**TEXT SHOWN:**
Plant reproductive strategies under environmental stress

Caruso, Christina [1], Case, Andrea [2], Bailey, Maia [3].

Why do Lobelia females like it hot? Potential effects of environmental stress on the expression of male sterility.

In many gynodioecious species, high temperature and/or low precipitation are correlated with higher ratios of female to hermaphrodite plants within populations. If sex is determined by both nuclear and cytoplasmic genes, then these environmental stressors can affect the relative fitness of the sexes via two mechanisms. First, stress may increase seed production of females relative to hermaphrodites (reproductive compensation). Second, stress may reduce the relative pollen or seed fitness of hermaphrodites that carry more male fertility restorer alleles (cost of restoration). Although models suggest that the cost of male fertility restoration is the key determinant of variation in population sex ratios, much more is known about the effect of environmental stressors on compensation than on cost. Lobelia siphilitica is an excellent system for studying the effects of environmental stressors on population sex ratios for two reasons. First, females are more common in sites with higher annual mean temperatures. This correlation suggests that temperature affects the relative fitness of female and hermaphrodite L. siphilitica. Second, L. siphilitica is one of the few gynodioecious species where there is evidence for a cost of restoring male fertility. Hermaphrodite L. siphilitica that carry more nuclear male fertility restorer alleles have lower pollen viability. This reduction in pollen fitness should limit the spread of restorer alleles and thus increase the frequency of L. siphilitica females. We develop the hypothesis that annual mean temperature and female frequency are correlated in L. siphilitica because of genotype-by-environment effects on the cost of restoration. We predict that restorer alleles will have a larger negative effect on pollen viability when L. siphilitica is growing at higher temperatures. Such genotype by environment interactions could result in L. siphilitica populations becoming more female-biased in response to increasing global temperatures. More generally, we suggest that understanding the ecology and genetics of the cost of male fertility restoration is key for predicting the effects of environmental stress on reproductive strategies of gynodioecious species.

**WHAT YOU NEED TO DO:**
- 1) According to the Lobelia abstract, what do hermaphrodite L. siphilitica that carry more nuclear male fertility restorer alleles have?
- 2) Write out the Lobelia abstract from "Caruso, Christina [1], Case, Andrea [2], Bailey, Maia [3]." up to and including "of male sterility.", switching "male sterility" to "pollen sterility".
Use only the Lobelia abstract to answer.

**STORED DATA:**
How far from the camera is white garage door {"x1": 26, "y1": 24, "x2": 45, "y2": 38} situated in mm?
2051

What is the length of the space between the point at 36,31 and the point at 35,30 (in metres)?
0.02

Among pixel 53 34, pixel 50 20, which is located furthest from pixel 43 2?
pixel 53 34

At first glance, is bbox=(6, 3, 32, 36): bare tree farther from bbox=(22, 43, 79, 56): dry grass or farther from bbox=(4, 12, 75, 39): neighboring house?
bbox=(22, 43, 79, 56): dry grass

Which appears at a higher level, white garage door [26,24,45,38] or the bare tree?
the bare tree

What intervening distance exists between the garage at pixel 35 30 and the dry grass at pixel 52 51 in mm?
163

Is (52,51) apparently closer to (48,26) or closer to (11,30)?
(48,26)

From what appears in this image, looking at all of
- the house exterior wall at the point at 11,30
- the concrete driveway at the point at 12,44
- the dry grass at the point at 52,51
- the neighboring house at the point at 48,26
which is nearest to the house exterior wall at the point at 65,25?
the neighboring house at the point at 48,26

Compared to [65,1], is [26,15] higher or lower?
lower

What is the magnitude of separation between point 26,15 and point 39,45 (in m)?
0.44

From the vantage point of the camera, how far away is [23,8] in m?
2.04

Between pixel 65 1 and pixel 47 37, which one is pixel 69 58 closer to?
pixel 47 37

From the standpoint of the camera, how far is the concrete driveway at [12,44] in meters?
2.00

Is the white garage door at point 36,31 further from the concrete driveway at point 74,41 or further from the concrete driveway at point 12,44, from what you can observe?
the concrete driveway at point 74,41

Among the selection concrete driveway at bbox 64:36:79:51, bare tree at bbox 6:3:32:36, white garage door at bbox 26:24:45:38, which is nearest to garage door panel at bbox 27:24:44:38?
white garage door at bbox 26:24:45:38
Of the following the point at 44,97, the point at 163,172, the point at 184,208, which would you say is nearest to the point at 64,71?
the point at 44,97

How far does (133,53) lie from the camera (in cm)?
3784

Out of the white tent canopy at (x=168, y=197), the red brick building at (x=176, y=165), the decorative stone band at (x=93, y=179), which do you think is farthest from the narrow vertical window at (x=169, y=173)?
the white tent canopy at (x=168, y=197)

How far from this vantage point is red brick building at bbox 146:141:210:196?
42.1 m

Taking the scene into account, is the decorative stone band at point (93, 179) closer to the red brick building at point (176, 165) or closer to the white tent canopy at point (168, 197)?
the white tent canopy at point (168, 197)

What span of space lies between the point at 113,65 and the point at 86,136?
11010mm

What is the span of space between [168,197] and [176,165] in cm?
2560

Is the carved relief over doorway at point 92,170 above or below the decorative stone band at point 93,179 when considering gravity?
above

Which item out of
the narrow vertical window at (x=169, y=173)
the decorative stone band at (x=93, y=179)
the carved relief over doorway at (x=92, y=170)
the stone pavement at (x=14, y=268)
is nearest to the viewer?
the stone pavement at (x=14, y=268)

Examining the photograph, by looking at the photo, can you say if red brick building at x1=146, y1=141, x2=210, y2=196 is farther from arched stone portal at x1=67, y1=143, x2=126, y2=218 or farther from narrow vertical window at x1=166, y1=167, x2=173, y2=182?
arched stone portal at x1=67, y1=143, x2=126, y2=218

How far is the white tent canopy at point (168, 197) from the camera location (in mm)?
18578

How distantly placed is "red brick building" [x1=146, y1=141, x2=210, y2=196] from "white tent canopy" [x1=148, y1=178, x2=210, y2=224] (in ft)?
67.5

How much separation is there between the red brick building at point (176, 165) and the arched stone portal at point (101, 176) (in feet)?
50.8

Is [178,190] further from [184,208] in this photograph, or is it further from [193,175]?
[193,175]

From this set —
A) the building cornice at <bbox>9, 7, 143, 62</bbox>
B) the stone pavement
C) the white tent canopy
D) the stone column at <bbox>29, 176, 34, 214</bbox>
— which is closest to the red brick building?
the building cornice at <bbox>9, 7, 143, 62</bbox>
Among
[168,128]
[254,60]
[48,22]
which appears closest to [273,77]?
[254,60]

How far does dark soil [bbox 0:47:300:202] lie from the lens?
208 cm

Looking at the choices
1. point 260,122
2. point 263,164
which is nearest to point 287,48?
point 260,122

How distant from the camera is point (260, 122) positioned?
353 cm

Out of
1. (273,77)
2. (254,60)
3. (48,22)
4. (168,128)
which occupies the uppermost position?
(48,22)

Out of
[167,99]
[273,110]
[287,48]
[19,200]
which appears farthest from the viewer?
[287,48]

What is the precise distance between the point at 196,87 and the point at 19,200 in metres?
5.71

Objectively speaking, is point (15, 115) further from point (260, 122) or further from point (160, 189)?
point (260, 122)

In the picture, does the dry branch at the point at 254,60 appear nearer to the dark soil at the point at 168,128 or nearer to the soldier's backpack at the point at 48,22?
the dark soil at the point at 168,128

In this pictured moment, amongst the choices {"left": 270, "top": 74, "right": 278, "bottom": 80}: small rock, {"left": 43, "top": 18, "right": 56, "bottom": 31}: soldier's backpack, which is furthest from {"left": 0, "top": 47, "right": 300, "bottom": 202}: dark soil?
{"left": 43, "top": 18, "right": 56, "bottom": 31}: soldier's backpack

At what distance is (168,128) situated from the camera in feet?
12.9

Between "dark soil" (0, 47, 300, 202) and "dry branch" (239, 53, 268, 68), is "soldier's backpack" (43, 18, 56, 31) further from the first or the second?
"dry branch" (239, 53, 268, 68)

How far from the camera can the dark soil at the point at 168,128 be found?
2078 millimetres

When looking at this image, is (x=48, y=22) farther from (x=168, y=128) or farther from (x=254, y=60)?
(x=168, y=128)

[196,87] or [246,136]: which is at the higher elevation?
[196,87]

...

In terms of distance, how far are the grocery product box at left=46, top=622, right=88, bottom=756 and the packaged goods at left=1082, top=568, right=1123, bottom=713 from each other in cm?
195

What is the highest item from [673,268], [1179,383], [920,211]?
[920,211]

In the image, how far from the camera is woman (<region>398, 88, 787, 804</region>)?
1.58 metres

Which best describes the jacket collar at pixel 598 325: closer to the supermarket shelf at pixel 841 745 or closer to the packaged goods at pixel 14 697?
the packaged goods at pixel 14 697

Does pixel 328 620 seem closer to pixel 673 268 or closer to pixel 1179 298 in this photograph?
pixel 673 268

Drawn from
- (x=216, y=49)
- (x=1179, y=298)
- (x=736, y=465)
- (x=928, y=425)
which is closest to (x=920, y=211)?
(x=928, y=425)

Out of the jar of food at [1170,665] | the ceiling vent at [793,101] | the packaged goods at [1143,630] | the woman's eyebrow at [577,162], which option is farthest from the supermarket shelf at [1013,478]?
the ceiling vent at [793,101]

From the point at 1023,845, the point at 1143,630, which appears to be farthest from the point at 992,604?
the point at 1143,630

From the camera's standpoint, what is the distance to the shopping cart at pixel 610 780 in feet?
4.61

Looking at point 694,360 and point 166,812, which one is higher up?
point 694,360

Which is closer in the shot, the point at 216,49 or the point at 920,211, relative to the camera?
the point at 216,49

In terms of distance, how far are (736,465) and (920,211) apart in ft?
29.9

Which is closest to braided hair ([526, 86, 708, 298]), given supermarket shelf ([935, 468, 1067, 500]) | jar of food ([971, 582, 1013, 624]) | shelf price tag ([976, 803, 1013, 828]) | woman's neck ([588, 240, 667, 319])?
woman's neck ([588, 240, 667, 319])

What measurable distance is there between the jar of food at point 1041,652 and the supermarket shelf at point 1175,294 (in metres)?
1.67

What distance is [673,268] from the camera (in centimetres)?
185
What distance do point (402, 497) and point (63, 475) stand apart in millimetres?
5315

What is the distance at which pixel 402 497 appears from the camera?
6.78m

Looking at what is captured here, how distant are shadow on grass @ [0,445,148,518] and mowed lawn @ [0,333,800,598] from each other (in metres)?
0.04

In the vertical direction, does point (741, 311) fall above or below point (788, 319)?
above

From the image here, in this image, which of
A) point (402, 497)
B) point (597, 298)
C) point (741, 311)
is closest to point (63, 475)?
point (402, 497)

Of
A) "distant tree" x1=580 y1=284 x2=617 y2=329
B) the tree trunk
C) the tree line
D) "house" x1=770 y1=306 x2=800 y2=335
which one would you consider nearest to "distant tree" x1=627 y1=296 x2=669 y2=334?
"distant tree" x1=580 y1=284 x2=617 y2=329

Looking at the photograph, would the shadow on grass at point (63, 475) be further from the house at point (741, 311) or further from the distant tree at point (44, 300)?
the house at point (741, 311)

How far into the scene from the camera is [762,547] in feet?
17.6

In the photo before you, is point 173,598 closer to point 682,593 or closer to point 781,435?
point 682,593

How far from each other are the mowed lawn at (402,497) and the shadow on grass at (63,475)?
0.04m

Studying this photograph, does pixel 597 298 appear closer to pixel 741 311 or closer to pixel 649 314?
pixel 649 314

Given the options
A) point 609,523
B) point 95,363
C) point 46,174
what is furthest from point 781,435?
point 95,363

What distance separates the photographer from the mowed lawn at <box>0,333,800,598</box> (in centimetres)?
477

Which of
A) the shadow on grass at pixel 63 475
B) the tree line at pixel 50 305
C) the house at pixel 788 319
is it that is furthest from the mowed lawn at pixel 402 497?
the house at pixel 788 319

--

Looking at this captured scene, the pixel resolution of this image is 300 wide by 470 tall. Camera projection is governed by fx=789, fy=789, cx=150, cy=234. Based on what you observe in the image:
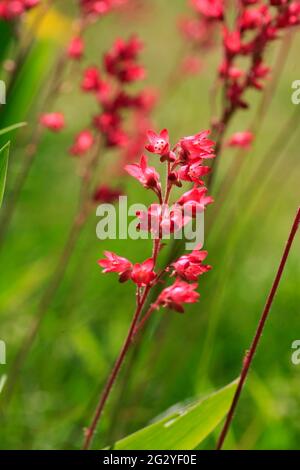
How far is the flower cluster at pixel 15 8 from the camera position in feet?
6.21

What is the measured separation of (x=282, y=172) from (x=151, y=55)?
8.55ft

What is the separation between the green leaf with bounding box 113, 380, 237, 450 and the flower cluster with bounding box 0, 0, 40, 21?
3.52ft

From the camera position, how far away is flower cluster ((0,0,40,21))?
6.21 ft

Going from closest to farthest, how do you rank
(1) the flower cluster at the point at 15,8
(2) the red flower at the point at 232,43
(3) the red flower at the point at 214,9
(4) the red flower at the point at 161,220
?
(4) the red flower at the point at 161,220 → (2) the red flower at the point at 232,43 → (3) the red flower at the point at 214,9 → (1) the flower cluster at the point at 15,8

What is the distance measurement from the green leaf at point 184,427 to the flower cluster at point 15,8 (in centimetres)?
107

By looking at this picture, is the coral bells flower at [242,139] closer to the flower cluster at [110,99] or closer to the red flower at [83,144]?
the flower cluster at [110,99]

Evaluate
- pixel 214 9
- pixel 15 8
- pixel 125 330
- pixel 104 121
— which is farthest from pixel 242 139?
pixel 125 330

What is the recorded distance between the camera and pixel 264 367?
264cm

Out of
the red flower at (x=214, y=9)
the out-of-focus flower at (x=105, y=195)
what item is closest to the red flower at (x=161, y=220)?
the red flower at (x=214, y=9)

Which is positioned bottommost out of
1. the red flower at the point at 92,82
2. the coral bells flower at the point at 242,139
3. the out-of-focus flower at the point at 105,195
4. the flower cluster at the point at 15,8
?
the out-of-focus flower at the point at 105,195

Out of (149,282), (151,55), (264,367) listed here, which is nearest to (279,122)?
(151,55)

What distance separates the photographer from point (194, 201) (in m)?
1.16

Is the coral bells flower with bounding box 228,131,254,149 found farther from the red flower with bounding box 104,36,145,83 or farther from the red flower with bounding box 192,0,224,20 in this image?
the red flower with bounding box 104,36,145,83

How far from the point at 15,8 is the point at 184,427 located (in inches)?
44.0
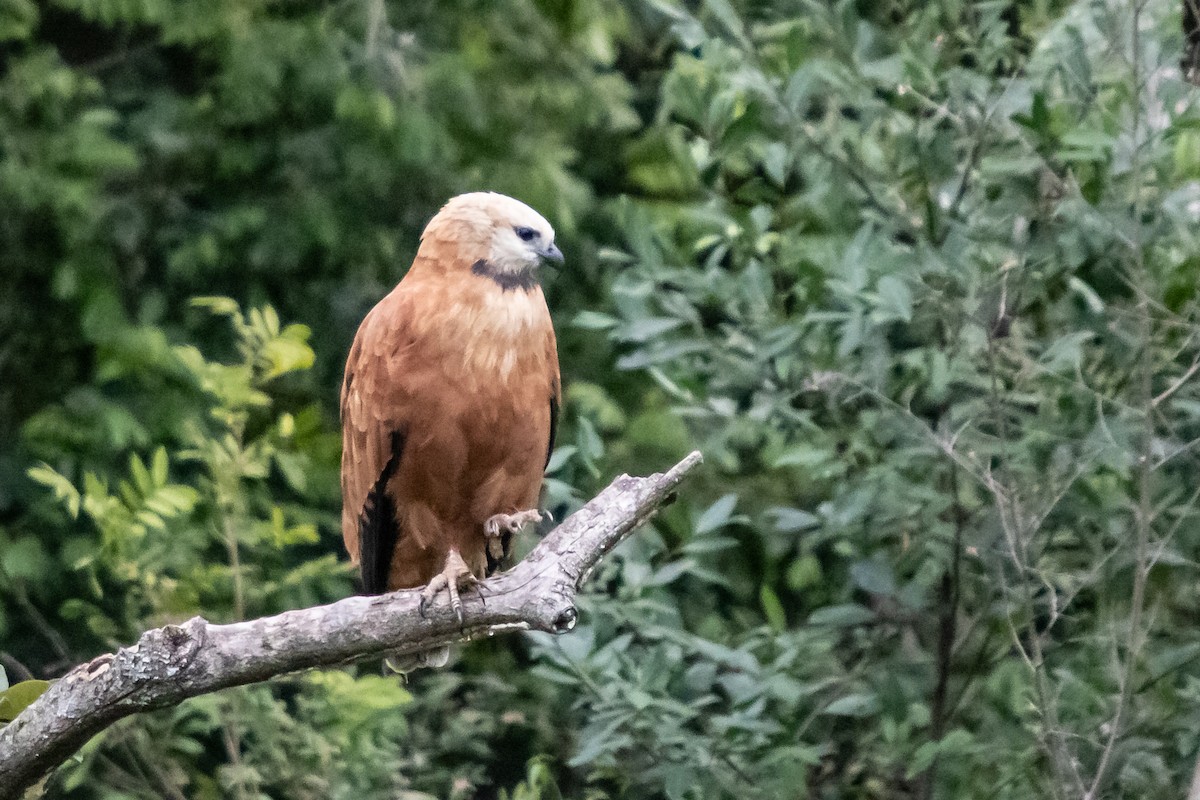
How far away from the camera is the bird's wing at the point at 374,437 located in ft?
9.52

**SOLUTIONS TO THE PROBLEMS:**
- 1) They have lower pollen viability.

- 2)
Caruso, Christina [1], Case, Andrea [2], Bailey, Maia [3].

Why do Lobelia females like it hot? Potential effects of environmental stress on the expression of pollen sterility.